__TASK BRIEF__: Write all of the entries again. Keep them exactly as they are.

__DATA EXCERPTS__:
....................
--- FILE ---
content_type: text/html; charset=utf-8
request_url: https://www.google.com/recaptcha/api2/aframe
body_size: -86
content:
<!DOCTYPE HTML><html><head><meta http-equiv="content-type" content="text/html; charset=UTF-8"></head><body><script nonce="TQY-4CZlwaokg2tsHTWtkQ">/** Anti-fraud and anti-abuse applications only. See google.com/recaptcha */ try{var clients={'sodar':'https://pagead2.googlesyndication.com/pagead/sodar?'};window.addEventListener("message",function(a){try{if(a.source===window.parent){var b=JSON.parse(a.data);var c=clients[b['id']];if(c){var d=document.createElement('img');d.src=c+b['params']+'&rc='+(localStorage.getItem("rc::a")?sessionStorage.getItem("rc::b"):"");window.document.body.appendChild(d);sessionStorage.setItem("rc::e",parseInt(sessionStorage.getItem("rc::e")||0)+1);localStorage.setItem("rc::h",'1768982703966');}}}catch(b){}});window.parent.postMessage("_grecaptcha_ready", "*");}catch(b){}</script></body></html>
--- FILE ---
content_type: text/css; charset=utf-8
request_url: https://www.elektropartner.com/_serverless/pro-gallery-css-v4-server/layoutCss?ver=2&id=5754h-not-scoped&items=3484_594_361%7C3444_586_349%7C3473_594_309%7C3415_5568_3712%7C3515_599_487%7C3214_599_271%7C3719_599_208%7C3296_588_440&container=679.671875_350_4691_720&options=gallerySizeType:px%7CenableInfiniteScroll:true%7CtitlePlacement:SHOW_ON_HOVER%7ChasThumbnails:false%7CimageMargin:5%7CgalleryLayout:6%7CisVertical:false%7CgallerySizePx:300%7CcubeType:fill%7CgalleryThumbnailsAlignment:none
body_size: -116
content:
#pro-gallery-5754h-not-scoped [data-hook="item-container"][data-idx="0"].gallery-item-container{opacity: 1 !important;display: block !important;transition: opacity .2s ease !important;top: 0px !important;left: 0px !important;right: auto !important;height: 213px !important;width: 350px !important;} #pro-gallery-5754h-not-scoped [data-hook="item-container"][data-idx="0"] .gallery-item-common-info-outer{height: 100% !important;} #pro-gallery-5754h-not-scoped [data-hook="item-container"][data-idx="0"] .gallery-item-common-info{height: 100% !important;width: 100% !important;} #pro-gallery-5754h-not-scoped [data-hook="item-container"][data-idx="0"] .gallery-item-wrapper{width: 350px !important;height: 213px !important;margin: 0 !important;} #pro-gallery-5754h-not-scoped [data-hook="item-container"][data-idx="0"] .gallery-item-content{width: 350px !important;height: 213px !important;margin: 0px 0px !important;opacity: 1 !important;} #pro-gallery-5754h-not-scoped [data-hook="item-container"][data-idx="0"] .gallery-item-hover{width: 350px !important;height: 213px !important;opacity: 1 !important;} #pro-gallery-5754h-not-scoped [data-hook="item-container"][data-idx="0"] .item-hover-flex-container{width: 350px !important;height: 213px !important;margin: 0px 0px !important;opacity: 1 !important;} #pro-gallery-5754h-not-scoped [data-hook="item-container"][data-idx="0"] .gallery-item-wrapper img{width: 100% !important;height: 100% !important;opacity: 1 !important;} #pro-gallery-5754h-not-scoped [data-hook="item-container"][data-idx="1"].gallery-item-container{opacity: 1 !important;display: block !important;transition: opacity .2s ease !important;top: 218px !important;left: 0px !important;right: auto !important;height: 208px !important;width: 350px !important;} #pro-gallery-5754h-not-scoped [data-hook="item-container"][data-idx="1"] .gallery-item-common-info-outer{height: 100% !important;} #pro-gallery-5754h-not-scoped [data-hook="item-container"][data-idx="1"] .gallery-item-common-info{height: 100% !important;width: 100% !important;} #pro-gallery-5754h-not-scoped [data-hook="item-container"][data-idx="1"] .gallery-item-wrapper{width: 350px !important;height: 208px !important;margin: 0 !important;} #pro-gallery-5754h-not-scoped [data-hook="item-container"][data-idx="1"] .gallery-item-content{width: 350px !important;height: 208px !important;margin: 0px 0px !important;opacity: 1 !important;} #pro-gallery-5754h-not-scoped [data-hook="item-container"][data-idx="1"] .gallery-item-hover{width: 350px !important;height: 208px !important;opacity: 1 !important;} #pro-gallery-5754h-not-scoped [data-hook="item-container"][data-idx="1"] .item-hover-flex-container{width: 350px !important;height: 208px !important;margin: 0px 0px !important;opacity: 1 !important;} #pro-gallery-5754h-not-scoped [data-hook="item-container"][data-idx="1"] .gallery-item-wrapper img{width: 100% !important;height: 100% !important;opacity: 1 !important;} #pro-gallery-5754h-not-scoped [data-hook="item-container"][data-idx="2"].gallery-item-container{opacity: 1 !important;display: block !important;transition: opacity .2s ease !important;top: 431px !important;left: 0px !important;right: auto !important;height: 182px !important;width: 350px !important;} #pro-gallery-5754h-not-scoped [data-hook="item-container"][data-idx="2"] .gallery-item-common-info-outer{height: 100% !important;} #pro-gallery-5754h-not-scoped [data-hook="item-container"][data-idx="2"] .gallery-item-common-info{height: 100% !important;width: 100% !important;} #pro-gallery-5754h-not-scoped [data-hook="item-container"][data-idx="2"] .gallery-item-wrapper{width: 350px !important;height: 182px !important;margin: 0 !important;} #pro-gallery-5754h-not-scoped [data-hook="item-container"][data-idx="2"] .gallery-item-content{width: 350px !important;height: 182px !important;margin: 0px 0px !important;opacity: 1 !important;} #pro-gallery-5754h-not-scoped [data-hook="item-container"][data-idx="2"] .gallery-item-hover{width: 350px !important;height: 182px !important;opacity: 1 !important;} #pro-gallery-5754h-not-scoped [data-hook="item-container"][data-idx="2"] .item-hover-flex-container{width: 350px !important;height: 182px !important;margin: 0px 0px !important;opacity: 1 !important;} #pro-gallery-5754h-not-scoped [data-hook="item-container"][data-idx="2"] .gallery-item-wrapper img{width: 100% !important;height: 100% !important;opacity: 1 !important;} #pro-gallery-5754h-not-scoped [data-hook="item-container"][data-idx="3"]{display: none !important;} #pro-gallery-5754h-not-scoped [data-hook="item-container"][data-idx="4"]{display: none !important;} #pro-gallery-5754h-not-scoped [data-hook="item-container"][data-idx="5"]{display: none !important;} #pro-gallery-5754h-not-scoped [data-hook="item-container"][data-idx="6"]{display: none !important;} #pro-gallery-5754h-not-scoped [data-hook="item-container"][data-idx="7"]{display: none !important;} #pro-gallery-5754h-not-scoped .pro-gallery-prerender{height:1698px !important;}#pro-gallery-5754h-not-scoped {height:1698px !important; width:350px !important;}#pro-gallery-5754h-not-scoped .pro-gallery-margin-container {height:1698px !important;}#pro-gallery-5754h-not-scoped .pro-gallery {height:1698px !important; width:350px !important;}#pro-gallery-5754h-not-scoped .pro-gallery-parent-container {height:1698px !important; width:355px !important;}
....................
__ANSWER BOX__:
--- FILE ---
content_type: text/html; charset=utf-8
request_url: https://www.google.com/recaptcha/api2/aframe
body_size: -86
content:
<!DOCTYPE HTML><html><head><meta http-equiv="content-type" content="text/html; charset=UTF-8"></head><body><script nonce="TQY-4CZlwaokg2tsHTWtkQ">/** Anti-fraud and anti-abuse applications only. See google.com/recaptcha */ try{var clients={'sodar':'https://pagead2.googlesyndication.com/pagead/sodar?'};window.addEventListener("message",function(a){try{if(a.source===window.parent){var b=JSON.parse(a.data);var c=clients[b['id']];if(c){var d=document.createElement('img');d.src=c+b['params']+'&rc='+(localStorage.getItem("rc::a")?sessionStorage.getItem("rc::b"):"");window.document.body.appendChild(d);sessionStorage.setItem("rc::e",parseInt(sessionStorage.getItem("rc::e")||0)+1);localStorage.setItem("rc::h",'1768982703966');}}}catch(b){}});window.parent.postMessage("_grecaptcha_ready", "*");}catch(b){}</script></body></html>
--- FILE ---
content_type: text/css; charset=utf-8
request_url: https://www.elektropartner.com/_serverless/pro-gallery-css-v4-server/layoutCss?ver=2&id=5754h-not-scoped&items=3484_594_361%7C3444_586_349%7C3473_594_309%7C3415_5568_3712%7C3515_599_487%7C3214_599_271%7C3719_599_208%7C3296_588_440&container=679.671875_350_4691_720&options=gallerySizeType:px%7CenableInfiniteScroll:true%7CtitlePlacement:SHOW_ON_HOVER%7ChasThumbnails:false%7CimageMargin:5%7CgalleryLayout:6%7CisVertical:false%7CgallerySizePx:300%7CcubeType:fill%7CgalleryThumbnailsAlignment:none
body_size: -116
content:
#pro-gallery-5754h-not-scoped [data-hook="item-container"][data-idx="0"].gallery-item-container{opacity: 1 !important;display: block !important;transition: opacity .2s ease !important;top: 0px !important;left: 0px !important;right: auto !important;height: 213px !important;width: 350px !important;} #pro-gallery-5754h-not-scoped [data-hook="item-container"][data-idx="0"] .gallery-item-common-info-outer{height: 100% !important;} #pro-gallery-5754h-not-scoped [data-hook="item-container"][data-idx="0"] .gallery-item-common-info{height: 100% !important;width: 100% !important;} #pro-gallery-5754h-not-scoped [data-hook="item-container"][data-idx="0"] .gallery-item-wrapper{width: 350px !important;height: 213px !important;margin: 0 !important;} #pro-gallery-5754h-not-scoped [data-hook="item-container"][data-idx="0"] .gallery-item-content{width: 350px !important;height: 213px !important;margin: 0px 0px !important;opacity: 1 !important;} #pro-gallery-5754h-not-scoped [data-hook="item-container"][data-idx="0"] .gallery-item-hover{width: 350px !important;height: 213px !important;opacity: 1 !important;} #pro-gallery-5754h-not-scoped [data-hook="item-container"][data-idx="0"] .item-hover-flex-container{width: 350px !important;height: 213px !important;margin: 0px 0px !important;opacity: 1 !important;} #pro-gallery-5754h-not-scoped [data-hook="item-container"][data-idx="0"] .gallery-item-wrapper img{width: 100% !important;height: 100% !important;opacity: 1 !important;} #pro-gallery-5754h-not-scoped [data-hook="item-container"][data-idx="1"].gallery-item-container{opacity: 1 !important;display: block !important;transition: opacity .2s ease !important;top: 218px !important;left: 0px !important;right: auto !important;height: 208px !important;width: 350px !important;} #pro-gallery-5754h-not-scoped [data-hook="item-container"][data-idx="1"] .gallery-item-common-info-outer{height: 100% !important;} #pro-gallery-5754h-not-scoped [data-hook="item-container"][data-idx="1"] .gallery-item-common-info{height: 100% !important;width: 100% !important;} #pro-gallery-5754h-not-scoped [data-hook="item-container"][data-idx="1"] .gallery-item-wrapper{width: 350px !important;height: 208px !important;margin: 0 !important;} #pro-gallery-5754h-not-scoped [data-hook="item-container"][data-idx="1"] .gallery-item-content{width: 350px !important;height: 208px !important;margin: 0px 0px !important;opacity: 1 !important;} #pro-gallery-5754h-not-scoped [data-hook="item-container"][data-idx="1"] .gallery-item-hover{width: 350px !important;height: 208px !important;opacity: 1 !important;} #pro-gallery-5754h-not-scoped [data-hook="item-container"][data-idx="1"] .item-hover-flex-container{width: 350px !important;height: 208px !important;margin: 0px 0px !important;opacity: 1 !important;} #pro-gallery-5754h-not-scoped [data-hook="item-container"][data-idx="1"] .gallery-item-wrapper img{width: 100% !important;height: 100% !important;opacity: 1 !important;} #pro-gallery-5754h-not-scoped [data-hook="item-container"][data-idx="2"].gallery-item-container{opacity: 1 !important;display: block !important;transition: opacity .2s ease !important;top: 431px !important;left: 0px !important;right: auto !important;height: 182px !important;width: 350px !important;} #pro-gallery-5754h-not-scoped [data-hook="item-container"][data-idx="2"] .gallery-item-common-info-outer{height: 100% !important;} #pro-gallery-5754h-not-scoped [data-hook="item-container"][data-idx="2"] .gallery-item-common-info{height: 100% !important;width: 100% !important;} #pro-gallery-5754h-not-scoped [data-hook="item-container"][data-idx="2"] .gallery-item-wrapper{width: 350px !important;height: 182px !important;margin: 0 !important;} #pro-gallery-5754h-not-scoped [data-hook="item-container"][data-idx="2"] .gallery-item-content{width: 350px !important;height: 182px !important;margin: 0px 0px !important;opacity: 1 !important;} #pro-gallery-5754h-not-scoped [data-hook="item-container"][data-idx="2"] .gallery-item-hover{width: 350px !important;height: 182px !important;opacity: 1 !important;} #pro-gallery-5754h-not-scoped [data-hook="item-container"][data-idx="2"] .item-hover-flex-container{width: 350px !important;height: 182px !important;margin: 0px 0px !important;opacity: 1 !important;} #pro-gallery-5754h-not-scoped [data-hook="item-container"][data-idx="2"] .gallery-item-wrapper img{width: 100% !important;height: 100% !important;opacity: 1 !important;} #pro-gallery-5754h-not-scoped [data-hook="item-container"][data-idx="3"]{display: none !important;} #pro-gallery-5754h-not-scoped [data-hook="item-container"][data-idx="4"]{display: none !important;} #pro-gallery-5754h-not-scoped [data-hook="item-container"][data-idx="5"]{display: none !important;} #pro-gallery-5754h-not-scoped [data-hook="item-container"][data-idx="6"]{display: none !important;} #pro-gallery-5754h-not-scoped [data-hook="item-container"][data-idx="7"]{display: none !important;} #pro-gallery-5754h-not-scoped .pro-gallery-prerender{height:1698px !important;}#pro-gallery-5754h-not-scoped {height:1698px !important; width:350px !important;}#pro-gallery-5754h-not-scoped .pro-gallery-margin-container {height:1698px !important;}#pro-gallery-5754h-not-scoped .pro-gallery {height:1698px !important; width:350px !important;}#pro-gallery-5754h-not-scoped .pro-gallery-parent-container {height:1698px !important; width:355px !important;}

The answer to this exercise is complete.